>> begin
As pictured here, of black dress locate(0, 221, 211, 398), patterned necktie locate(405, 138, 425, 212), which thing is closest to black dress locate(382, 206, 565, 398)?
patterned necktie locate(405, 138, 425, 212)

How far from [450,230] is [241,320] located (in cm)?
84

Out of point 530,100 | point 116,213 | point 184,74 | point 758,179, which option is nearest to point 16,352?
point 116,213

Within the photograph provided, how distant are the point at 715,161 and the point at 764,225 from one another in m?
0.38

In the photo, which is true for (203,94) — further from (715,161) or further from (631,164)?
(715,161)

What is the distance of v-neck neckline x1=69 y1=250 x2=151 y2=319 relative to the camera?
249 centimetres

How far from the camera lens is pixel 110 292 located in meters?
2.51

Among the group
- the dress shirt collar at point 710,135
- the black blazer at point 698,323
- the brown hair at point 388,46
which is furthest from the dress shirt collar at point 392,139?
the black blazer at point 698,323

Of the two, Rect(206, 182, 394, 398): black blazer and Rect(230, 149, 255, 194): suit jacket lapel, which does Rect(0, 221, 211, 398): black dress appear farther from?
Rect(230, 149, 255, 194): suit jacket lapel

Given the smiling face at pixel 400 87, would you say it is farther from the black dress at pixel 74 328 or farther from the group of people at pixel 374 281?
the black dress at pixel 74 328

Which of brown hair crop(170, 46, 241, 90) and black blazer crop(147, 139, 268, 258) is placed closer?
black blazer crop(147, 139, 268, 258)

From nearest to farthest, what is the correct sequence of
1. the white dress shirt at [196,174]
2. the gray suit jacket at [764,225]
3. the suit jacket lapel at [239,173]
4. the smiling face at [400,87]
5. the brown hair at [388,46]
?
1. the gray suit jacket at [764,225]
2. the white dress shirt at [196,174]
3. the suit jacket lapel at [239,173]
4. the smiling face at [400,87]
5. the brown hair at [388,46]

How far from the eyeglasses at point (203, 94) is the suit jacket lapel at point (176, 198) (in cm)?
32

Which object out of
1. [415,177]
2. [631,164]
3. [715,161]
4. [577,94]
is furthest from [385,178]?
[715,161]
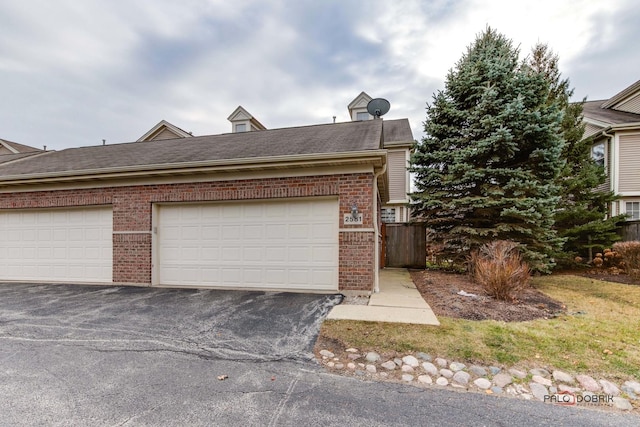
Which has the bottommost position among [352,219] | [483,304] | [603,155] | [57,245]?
[483,304]

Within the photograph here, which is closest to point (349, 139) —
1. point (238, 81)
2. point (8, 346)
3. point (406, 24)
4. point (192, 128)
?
point (406, 24)

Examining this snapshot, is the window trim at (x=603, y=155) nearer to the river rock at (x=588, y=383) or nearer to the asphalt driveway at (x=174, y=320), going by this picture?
the river rock at (x=588, y=383)

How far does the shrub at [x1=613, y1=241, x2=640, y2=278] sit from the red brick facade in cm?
762

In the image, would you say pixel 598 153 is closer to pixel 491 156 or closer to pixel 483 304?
pixel 491 156

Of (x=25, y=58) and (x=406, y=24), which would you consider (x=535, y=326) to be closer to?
(x=406, y=24)

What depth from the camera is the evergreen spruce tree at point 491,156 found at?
26.8 feet

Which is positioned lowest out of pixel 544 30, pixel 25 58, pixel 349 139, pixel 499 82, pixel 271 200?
pixel 271 200

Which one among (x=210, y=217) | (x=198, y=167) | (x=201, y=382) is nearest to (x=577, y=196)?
(x=210, y=217)

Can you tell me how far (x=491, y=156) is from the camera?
8703 millimetres

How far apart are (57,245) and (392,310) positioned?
8.57 metres

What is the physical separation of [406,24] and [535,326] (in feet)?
28.7

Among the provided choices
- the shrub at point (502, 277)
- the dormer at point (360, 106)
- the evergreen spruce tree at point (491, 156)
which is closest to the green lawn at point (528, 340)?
the shrub at point (502, 277)

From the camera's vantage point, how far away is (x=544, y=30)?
10.4 m

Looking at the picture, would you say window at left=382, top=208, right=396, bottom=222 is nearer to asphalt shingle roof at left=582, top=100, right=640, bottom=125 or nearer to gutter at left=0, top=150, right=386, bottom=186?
gutter at left=0, top=150, right=386, bottom=186
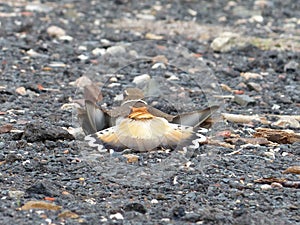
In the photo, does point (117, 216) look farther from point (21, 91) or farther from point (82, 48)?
point (82, 48)

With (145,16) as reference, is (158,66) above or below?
above

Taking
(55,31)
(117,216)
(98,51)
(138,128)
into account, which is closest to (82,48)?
(98,51)

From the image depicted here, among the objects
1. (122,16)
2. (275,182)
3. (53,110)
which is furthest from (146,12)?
(275,182)

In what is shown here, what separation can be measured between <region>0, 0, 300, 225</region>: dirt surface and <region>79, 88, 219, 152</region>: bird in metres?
0.08

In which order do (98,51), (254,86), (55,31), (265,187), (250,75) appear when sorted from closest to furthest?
(265,187)
(254,86)
(250,75)
(98,51)
(55,31)

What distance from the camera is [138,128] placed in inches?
163

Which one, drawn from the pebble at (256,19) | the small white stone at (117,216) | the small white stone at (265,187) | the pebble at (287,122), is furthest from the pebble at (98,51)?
the small white stone at (117,216)

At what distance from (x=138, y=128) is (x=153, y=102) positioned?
1.01 meters

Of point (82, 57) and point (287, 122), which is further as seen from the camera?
point (82, 57)

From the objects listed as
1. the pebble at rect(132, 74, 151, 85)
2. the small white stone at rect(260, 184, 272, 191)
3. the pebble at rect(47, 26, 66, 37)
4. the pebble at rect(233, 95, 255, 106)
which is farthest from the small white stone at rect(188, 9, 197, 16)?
the small white stone at rect(260, 184, 272, 191)

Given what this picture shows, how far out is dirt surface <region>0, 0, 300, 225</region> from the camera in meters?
3.41

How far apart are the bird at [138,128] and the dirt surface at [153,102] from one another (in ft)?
0.28

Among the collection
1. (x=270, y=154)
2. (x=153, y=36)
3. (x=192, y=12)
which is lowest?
(x=192, y=12)

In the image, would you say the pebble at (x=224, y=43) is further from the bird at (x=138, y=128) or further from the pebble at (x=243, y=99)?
the bird at (x=138, y=128)
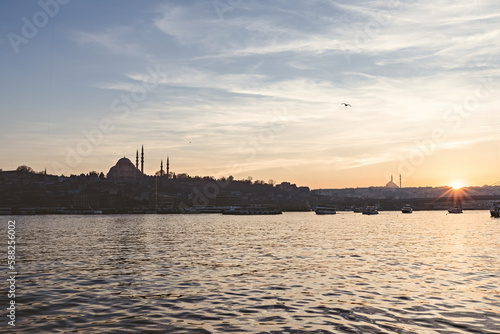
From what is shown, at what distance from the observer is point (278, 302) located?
19.5 metres

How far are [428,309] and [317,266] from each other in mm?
12668

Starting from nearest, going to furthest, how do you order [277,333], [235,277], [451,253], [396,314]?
[277,333] < [396,314] < [235,277] < [451,253]

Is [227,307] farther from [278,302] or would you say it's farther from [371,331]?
[371,331]

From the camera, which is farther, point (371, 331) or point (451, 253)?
point (451, 253)

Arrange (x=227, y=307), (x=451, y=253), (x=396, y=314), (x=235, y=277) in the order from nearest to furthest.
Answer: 1. (x=396, y=314)
2. (x=227, y=307)
3. (x=235, y=277)
4. (x=451, y=253)

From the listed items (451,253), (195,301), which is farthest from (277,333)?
(451,253)

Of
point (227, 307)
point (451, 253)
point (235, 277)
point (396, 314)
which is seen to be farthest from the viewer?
point (451, 253)

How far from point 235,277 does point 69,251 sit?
21907 millimetres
>> end
Transcribe the listing above verbatim. Omit the pictures.

**Answer to the problem**.
As pictured here, of black dress locate(0, 221, 211, 398), patterned necktie locate(405, 138, 425, 212), which thing is closest to black dress locate(382, 206, 565, 398)?
patterned necktie locate(405, 138, 425, 212)

How far from [450,230] is [241,320] located (in cm)?
84

Out of point 530,100 | point 116,213 | point 184,74 | point 758,179, which option is nearest to point 16,352?
point 116,213

Within the photograph provided, how distant are the point at 715,161 and the point at 764,225 from one another in m?
0.38

In the photo, which is true for (203,94) — further from (715,161) or further from (631,164)?
(715,161)

What is the distance of v-neck neckline x1=69 y1=250 x2=151 y2=319 relative to the camera?
249 centimetres

How far from the camera lens is pixel 110 292 located in meters?
2.51

Among the group
- the dress shirt collar at point 710,135
- the black blazer at point 698,323
- the brown hair at point 388,46
which is furthest from the dress shirt collar at point 392,139?
the black blazer at point 698,323

Of the two, Rect(206, 182, 394, 398): black blazer and Rect(230, 149, 255, 194): suit jacket lapel, which does Rect(0, 221, 211, 398): black dress appear farther from?
Rect(230, 149, 255, 194): suit jacket lapel

Given the smiling face at pixel 400 87, would you say it is farther from the black dress at pixel 74 328 or farther from the group of people at pixel 374 281?
the black dress at pixel 74 328

Which of brown hair crop(170, 46, 241, 90) and black blazer crop(147, 139, 268, 258) is placed closer?
black blazer crop(147, 139, 268, 258)

From nearest to farthest, what is the correct sequence of
1. the white dress shirt at [196,174]
2. the gray suit jacket at [764,225]
3. the suit jacket lapel at [239,173]
4. the smiling face at [400,87]
5. the brown hair at [388,46]
?
1. the gray suit jacket at [764,225]
2. the white dress shirt at [196,174]
3. the suit jacket lapel at [239,173]
4. the smiling face at [400,87]
5. the brown hair at [388,46]

How far from the eyeglasses at point (203, 94) is the suit jacket lapel at point (176, 198) (in cm)?
32

Which object out of
1. [415,177]
2. [631,164]
3. [715,161]
4. [577,94]
is furthest from [385,178]?
[715,161]
Which has the bottommost position among [352,219] | [483,304] | [603,155] | [57,245]?
[483,304]

Within the photograph here, which is closest to point (349, 139) —
1. point (238, 81)
2. point (8, 346)
3. point (406, 24)
4. point (192, 128)
?
point (406, 24)

Examining this snapshot, is the window trim at (x=603, y=155) nearer to the river rock at (x=588, y=383) or nearer to the asphalt driveway at (x=174, y=320), going by this picture?
the river rock at (x=588, y=383)

How far does the shrub at [x1=613, y1=241, x2=640, y2=278] sit from the red brick facade in cm?
762

In the image, would you say pixel 598 153 is closer to pixel 491 156 or closer to pixel 483 304?
pixel 491 156

Of (x=25, y=58) and (x=406, y=24), which would you consider (x=535, y=326) to be closer to?
(x=406, y=24)

What depth from the camera is the evergreen spruce tree at point 491,156 found at?
26.8 feet

Which is positioned lowest out of pixel 544 30, pixel 25 58, pixel 349 139, pixel 499 82, pixel 271 200?
pixel 271 200

Which one among (x=210, y=217) | (x=198, y=167) | (x=201, y=382) is nearest to (x=577, y=196)?
(x=210, y=217)

Can you tell me how far (x=491, y=156) is from the camera?
8703 millimetres

How far apart are (57,245) and (392,310) positioned?
8.57 metres

What is the physical separation of [406,24] and [535,326] (in feet)?
28.7

Among the provided choices
- the shrub at point (502, 277)
- the dormer at point (360, 106)
- the evergreen spruce tree at point (491, 156)
which is closest to the green lawn at point (528, 340)?
the shrub at point (502, 277)

From the camera's vantage point, how far away is (x=544, y=30)?
10.4 m

Looking at the picture, would you say window at left=382, top=208, right=396, bottom=222 is nearer to asphalt shingle roof at left=582, top=100, right=640, bottom=125 or nearer to gutter at left=0, top=150, right=386, bottom=186?
gutter at left=0, top=150, right=386, bottom=186
In the photo, does point (117, 216) look farther from point (21, 91) or farther from point (82, 48)?
point (82, 48)

With (145,16) as reference, is (158,66) above or below?
above

Taking
(55,31)
(117,216)
(98,51)
(138,128)
into account, which is closest to (82,48)?
(98,51)

From the image depicted here, among the objects
1. (122,16)
2. (275,182)
3. (53,110)
which is furthest from (146,12)?
(275,182)

In what is shown here, what separation can be measured between <region>0, 0, 300, 225</region>: dirt surface and <region>79, 88, 219, 152</region>: bird in metres?
0.08

In which order do (98,51), (254,86), (55,31), (265,187), (250,75) appear when sorted from closest to furthest?
(265,187)
(254,86)
(250,75)
(98,51)
(55,31)

What distance from the camera is [138,128] placed in inches?
163

Which one, drawn from the pebble at (256,19) | the small white stone at (117,216) | the small white stone at (265,187) | the pebble at (287,122), is furthest from the pebble at (98,51)?
the small white stone at (117,216)

At what distance from (x=138, y=128) is (x=153, y=102) positioned?
1.01 meters

Of point (82, 57) and point (287, 122), which is further as seen from the camera?
point (82, 57)

From the objects listed as
1. the pebble at rect(132, 74, 151, 85)
2. the small white stone at rect(260, 184, 272, 191)
3. the pebble at rect(47, 26, 66, 37)
4. the pebble at rect(233, 95, 255, 106)
which is farthest from the small white stone at rect(188, 9, 197, 16)?
the small white stone at rect(260, 184, 272, 191)

Given what this picture shows, how far out is dirt surface <region>0, 0, 300, 225</region> from the camera in meters?
3.41

How far apart are the bird at [138,128] and the dirt surface at [153,102] from one another (in ft)?
0.28

Among the collection
1. (x=270, y=154)
2. (x=153, y=36)
3. (x=192, y=12)
which is lowest?
(x=192, y=12)

In the image, would you say the pebble at (x=224, y=43) is further from the bird at (x=138, y=128) or further from the pebble at (x=243, y=99)?
the bird at (x=138, y=128)
From what is shown, at what distance from the observer is point (278, 302) located?
19.5 metres

How far are [428,309] and [317,266] from each other in mm?
12668

Starting from nearest, going to furthest, how do you order [277,333], [235,277], [451,253], [396,314]?
[277,333] < [396,314] < [235,277] < [451,253]

Is [227,307] farther from [278,302] or would you say it's farther from [371,331]?
[371,331]

From the camera, which is farther, point (371, 331) or point (451, 253)?
point (451, 253)

Arrange (x=227, y=307), (x=451, y=253), (x=396, y=314), (x=235, y=277) in the order from nearest to furthest.
Answer: 1. (x=396, y=314)
2. (x=227, y=307)
3. (x=235, y=277)
4. (x=451, y=253)

From the listed items (451,253), (195,301), which is farthest from (277,333)?
(451,253)

Of
point (227, 307)
point (451, 253)
point (235, 277)
point (396, 314)
which is seen to be farthest from the viewer?
point (451, 253)

How far from point 235,277 does point 69,251 sit?
21907 millimetres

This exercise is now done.